Source material:
-----
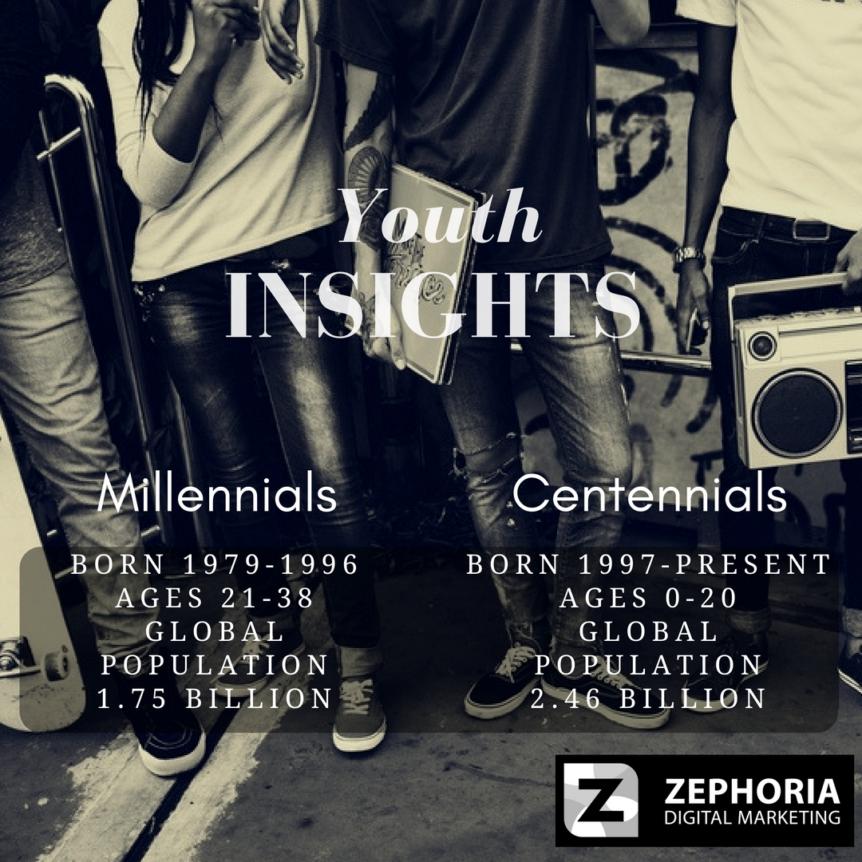 Marketing to Millennials and Centennials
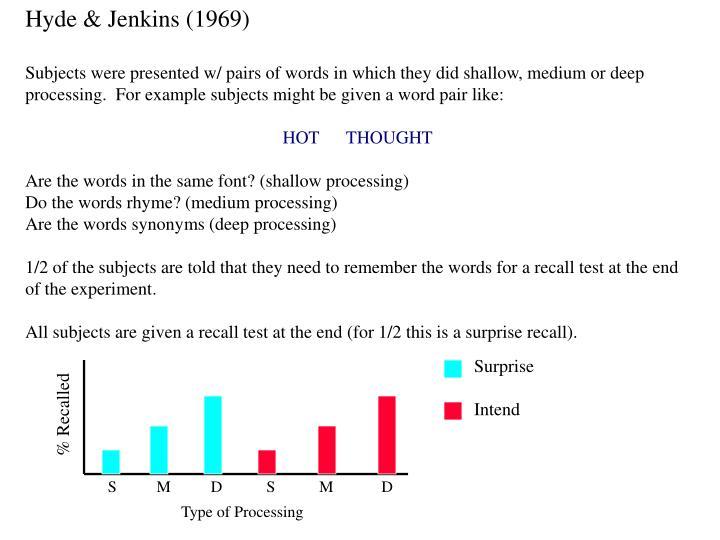 Hyde & Jenkins (1969)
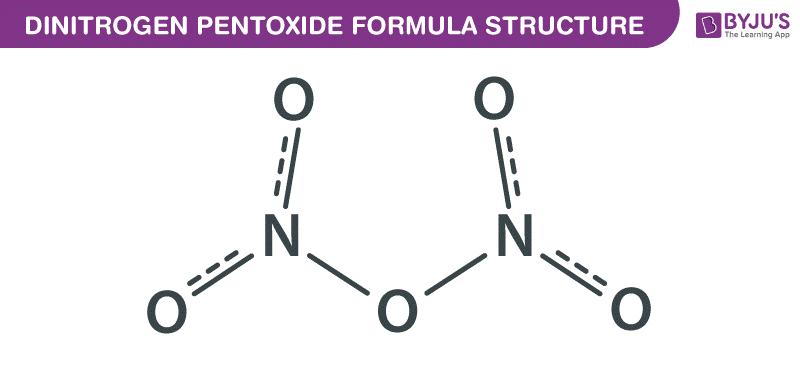 Công thức Dinitrogen Pentoxide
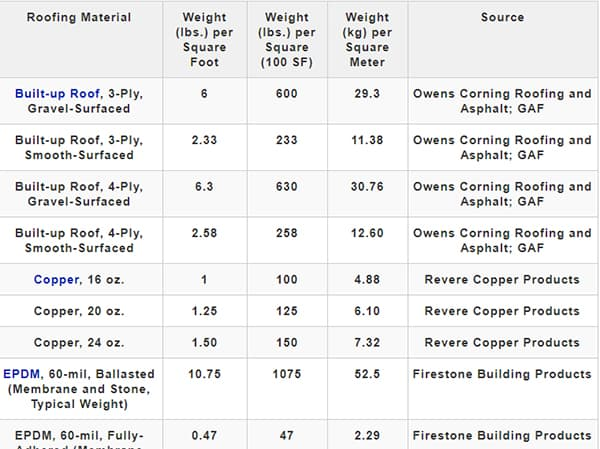 Chart showing the weight of different roofing materials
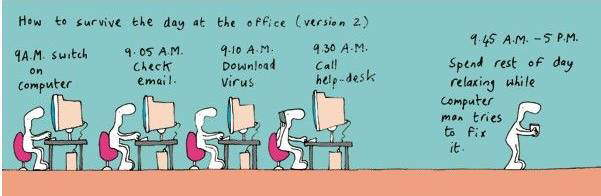 : Smart way of working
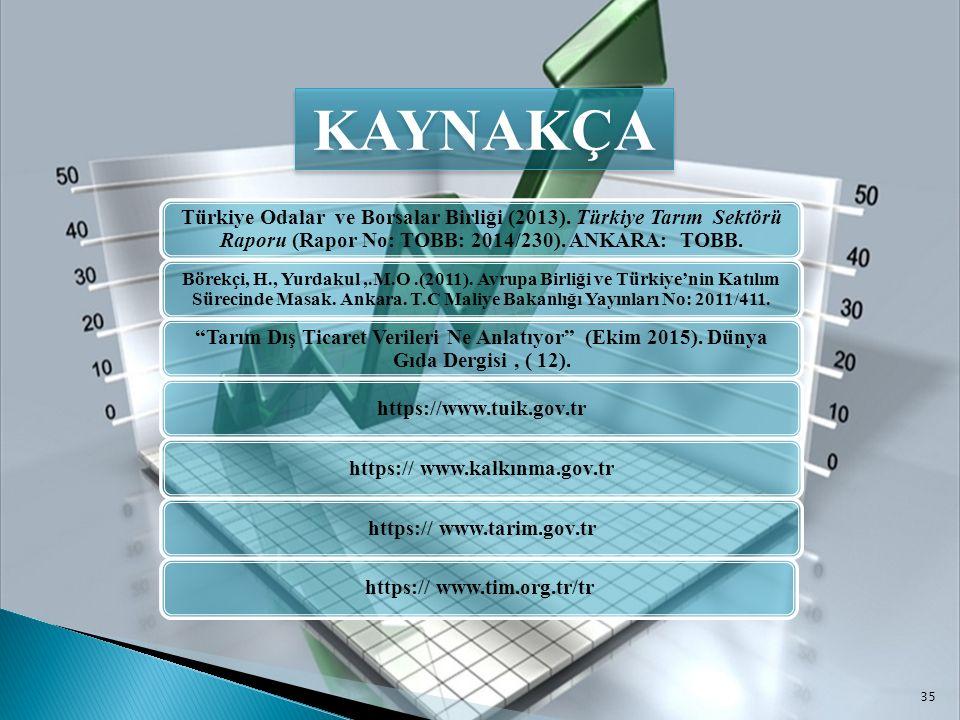 KAYNAKÇA Türkiye Odalar ve Borsalar Birliği (2013). Türkiye Tarım Sektörü Raporu (Rapor No: TOBB: 2014/230). ANKARA: TOBB. Börekçi, H., Yurdakul,.M.O.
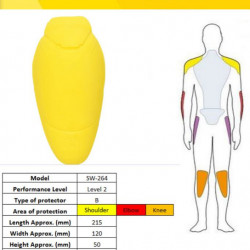 Protectii de coate genunchi Pro-Tec, Level 2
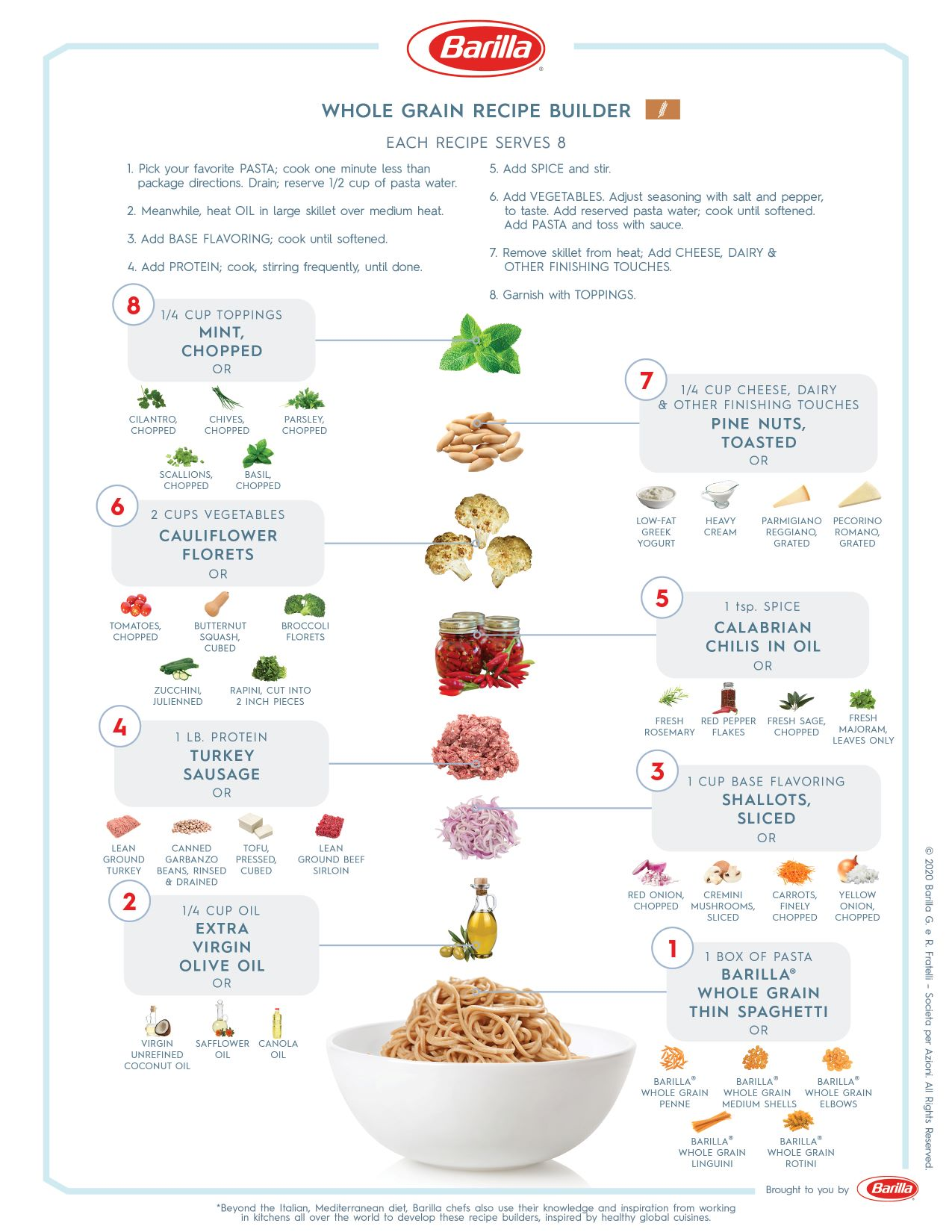 Recipe Builder inspired by the flavors of Whole Grains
-----
Produce the entries above once more, exactly as given, with each picture left out.

 Marketing to Millennials and Centennials
 Hyde & Jenkins (1969)
 Công thức Dinitrogen Pentoxide
 Chart showing the weight of different roofing materials
 : Smart way of working
 KAYNAKÇA Türkiye Odalar ve Borsalar Birliği (2013). Türkiye Tarım Sektörü Raporu (Rapor No: TOBB: 2014/230). ANKARA: TOBB. Börekçi, H., Yurdakul,.M.O.
 Protectii de coate genunchi Pro-Tec, Level 2
 Recipe Builder inspired by the flavors of Whole Grains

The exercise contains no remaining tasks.